What I discovered was that most REDD+ projects are still too nascent to properly assess: these things are meant to be long-term propositions, evaluated for their impacts on rural livelihoods and conservation on a multi-decadal scale. So it’s hard to draw too many conclusions. Still, here are a few Best Management Practices that I gleaned from the events; if REDD+ is gonna work for local and indigenous people, here’s how it might do so. Not saying that all these things will succeed (indeed, nobody knows what works when it comes to REDD), and many are quite unrealistic. They’re worth considering, though.

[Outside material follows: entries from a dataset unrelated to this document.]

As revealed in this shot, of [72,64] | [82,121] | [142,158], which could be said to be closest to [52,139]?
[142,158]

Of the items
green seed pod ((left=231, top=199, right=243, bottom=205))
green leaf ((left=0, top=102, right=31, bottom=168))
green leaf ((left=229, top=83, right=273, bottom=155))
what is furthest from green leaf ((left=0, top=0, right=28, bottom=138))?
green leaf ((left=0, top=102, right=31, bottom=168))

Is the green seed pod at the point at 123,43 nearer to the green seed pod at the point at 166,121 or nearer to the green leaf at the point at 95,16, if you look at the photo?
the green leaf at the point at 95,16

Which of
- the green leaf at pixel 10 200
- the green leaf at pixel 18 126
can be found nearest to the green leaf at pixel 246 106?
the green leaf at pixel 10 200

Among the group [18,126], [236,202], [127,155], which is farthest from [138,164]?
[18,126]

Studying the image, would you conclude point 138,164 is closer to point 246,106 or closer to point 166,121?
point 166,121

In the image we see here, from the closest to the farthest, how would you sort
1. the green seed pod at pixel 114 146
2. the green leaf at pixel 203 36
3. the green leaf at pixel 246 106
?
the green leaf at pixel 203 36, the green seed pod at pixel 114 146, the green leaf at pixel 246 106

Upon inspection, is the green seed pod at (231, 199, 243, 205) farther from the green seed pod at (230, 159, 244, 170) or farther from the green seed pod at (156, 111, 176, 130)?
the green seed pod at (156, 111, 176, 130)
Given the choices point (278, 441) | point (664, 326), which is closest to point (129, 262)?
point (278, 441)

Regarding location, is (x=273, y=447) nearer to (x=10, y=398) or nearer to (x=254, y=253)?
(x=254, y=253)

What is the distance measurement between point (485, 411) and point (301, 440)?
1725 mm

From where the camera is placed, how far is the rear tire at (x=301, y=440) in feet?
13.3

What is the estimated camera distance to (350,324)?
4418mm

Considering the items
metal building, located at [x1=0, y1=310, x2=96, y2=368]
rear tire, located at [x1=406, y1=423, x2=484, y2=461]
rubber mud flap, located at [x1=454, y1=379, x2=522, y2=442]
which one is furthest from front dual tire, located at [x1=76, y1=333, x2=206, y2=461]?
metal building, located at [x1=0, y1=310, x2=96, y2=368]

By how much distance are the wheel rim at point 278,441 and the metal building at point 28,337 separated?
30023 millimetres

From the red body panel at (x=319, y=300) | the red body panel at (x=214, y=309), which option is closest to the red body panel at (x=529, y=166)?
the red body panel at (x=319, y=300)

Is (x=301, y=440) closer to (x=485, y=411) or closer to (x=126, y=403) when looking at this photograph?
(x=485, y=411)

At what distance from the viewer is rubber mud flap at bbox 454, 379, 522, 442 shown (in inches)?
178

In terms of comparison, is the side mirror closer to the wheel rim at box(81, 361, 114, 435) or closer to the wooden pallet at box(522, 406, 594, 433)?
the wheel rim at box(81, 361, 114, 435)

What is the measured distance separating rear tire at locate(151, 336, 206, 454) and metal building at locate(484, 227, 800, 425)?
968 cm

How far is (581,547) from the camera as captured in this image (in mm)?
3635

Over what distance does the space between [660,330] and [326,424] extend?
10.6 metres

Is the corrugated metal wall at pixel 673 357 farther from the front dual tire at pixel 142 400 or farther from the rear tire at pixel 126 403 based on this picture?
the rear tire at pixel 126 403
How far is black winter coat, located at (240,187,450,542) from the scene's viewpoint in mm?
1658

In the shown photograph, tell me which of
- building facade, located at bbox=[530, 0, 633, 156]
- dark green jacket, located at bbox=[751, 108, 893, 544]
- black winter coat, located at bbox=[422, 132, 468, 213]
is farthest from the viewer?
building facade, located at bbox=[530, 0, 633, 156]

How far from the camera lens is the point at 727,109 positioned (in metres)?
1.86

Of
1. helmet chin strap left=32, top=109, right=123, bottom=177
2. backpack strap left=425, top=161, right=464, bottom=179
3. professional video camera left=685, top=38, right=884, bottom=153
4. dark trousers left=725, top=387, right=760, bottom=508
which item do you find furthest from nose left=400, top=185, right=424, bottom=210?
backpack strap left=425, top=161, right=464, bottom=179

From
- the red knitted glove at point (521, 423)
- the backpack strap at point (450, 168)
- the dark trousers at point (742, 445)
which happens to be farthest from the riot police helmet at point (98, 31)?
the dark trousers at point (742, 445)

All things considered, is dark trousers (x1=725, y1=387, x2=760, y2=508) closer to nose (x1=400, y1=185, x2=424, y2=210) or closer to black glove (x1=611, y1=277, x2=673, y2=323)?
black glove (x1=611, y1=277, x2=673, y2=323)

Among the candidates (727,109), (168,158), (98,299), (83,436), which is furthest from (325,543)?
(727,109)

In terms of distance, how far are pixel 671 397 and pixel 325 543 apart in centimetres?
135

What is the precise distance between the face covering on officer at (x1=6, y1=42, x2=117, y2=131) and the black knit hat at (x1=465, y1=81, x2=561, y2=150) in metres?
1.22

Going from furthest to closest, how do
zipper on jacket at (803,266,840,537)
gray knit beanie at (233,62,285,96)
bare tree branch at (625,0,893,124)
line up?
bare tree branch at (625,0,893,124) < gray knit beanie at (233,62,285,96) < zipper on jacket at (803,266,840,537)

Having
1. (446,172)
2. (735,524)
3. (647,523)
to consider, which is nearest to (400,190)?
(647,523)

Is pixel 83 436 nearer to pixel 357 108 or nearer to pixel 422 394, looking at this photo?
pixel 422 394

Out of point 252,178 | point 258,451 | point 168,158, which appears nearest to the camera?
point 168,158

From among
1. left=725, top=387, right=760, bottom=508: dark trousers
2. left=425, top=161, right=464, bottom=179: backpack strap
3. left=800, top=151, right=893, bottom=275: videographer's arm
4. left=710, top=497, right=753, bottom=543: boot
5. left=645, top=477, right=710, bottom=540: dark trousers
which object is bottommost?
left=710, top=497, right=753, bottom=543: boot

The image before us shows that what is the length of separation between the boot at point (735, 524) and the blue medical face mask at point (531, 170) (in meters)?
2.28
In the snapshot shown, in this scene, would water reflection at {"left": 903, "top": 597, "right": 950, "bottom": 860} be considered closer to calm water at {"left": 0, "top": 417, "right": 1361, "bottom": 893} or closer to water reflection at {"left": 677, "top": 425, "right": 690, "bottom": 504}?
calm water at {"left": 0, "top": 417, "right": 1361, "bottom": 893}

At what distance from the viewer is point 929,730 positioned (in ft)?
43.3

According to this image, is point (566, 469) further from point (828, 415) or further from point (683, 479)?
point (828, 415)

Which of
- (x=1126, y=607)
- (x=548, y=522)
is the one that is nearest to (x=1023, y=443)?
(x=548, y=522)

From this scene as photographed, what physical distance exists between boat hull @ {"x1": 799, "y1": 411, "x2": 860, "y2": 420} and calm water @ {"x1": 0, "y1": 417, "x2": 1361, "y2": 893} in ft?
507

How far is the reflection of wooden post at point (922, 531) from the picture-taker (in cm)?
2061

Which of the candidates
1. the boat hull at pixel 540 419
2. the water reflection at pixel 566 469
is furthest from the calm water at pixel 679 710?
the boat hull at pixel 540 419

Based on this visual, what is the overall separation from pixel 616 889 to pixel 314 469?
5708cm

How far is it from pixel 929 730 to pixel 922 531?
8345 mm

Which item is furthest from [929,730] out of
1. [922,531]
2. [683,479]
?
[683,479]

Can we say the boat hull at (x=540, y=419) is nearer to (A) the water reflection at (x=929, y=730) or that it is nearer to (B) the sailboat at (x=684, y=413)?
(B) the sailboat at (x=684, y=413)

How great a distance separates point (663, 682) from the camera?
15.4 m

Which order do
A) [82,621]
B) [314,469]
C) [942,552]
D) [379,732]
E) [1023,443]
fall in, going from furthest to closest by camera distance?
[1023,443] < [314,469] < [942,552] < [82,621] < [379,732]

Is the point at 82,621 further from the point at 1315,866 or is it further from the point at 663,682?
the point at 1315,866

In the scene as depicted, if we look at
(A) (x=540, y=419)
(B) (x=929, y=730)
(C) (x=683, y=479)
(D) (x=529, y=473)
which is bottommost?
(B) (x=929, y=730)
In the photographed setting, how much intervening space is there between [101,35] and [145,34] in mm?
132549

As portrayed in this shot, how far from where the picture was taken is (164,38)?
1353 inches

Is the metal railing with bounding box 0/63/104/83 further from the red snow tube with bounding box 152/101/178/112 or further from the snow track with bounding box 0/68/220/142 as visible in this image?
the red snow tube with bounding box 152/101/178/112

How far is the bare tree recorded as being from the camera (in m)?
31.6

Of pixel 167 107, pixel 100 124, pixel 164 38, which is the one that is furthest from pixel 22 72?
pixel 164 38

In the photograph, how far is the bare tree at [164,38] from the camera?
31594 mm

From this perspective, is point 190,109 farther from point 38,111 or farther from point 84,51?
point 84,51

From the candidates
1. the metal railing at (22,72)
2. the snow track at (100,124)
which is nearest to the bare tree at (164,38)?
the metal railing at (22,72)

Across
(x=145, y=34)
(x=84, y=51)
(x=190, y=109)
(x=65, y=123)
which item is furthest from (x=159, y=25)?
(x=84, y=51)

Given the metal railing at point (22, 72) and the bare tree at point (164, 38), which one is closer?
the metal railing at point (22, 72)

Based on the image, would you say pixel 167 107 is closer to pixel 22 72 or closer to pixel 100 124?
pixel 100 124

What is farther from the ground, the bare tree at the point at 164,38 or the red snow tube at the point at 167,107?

- Let the people lead the project… This one is pretty obvious: a survey of Nepali villagers found, by a wide margin, that they would rather REDD+ projects be led by an elected council of villagers than by a government official or an outsider. Shocking!
- …but don’t ask too much of them. For rural villagers, spending time in endless meetings when they could be tending crops and animals poses pretty serious opportunity costs. Don’t overburden communities’ time.
- Make sure adequate funds are earmarked for vulnerable people. Bhaskar Singh Karky, an economist at the International Centre for Integrated Mountain Development, described a pilot project in Nepal in which a full 60% of the REDD payments went to poor households, women, and a low-caste minority called the Dalit. This prevents dominant social groups from seizing control of the funds.
- Pay communities based on their actions, not the carbon results. This one might be a little tougher to swallow – the whole point of REDD is that it provides money in exchange for carbon storage. Why pay for carbon that isn’t stored? But that’s not always a fair system for the people doing the conserving: if they bust their butts to preserve their forests but, say, the forests are ravaged by wildfires, locals should still get comped for their efforts. That’s what they’re doing in the pilot project in Nepal, anyway.
- Encourage equity across communities of different sizes. Let’s say one village has 1000 hectares of conserved forest, and the one next door has only fifty. The village with more carbon-storing hectares should get a lot more money, right? Well, not necessarily. When international agencies come in and lavish cash on one community but not another, they’re effectively picking winners and losers, granting one village a competitive advantage over another. Dr. Karky advocates decoupling (at least partially) payments from physical area.
- Give the people what they want. Not every community just wants cold hard cash in exchange for conservation. In Tanzania, for example, people preferred other forms of compensation, such as capacity building or schools and clinics. Communities in other countries have received help setting up fish farms and purchasing livestock.
- Don’t let REDD stand alone. One of the big challenges that REDD faces is that the market price of carbon is so low (and, of course, there are so few extant carbon markets). Consequently, REDD payments are often too small, compared with the money communities could receive from clearing land, to influence them to conserve. REDD payments can be more influential when bundled with other conservation schemes like Payment for Ecosystem Services programs, which exist in some of the same countries as REDD+ schemes.
Again, I have no whether these solutions will make REDD+ effective; maybe the program really is fatally flawed. But to my very inexpert mind, these ideas at least seem worth trying. If market-based conservation and climate change mitigation is truly the road we’re gonna go down, let’s do our darnedest to make it work for everyone.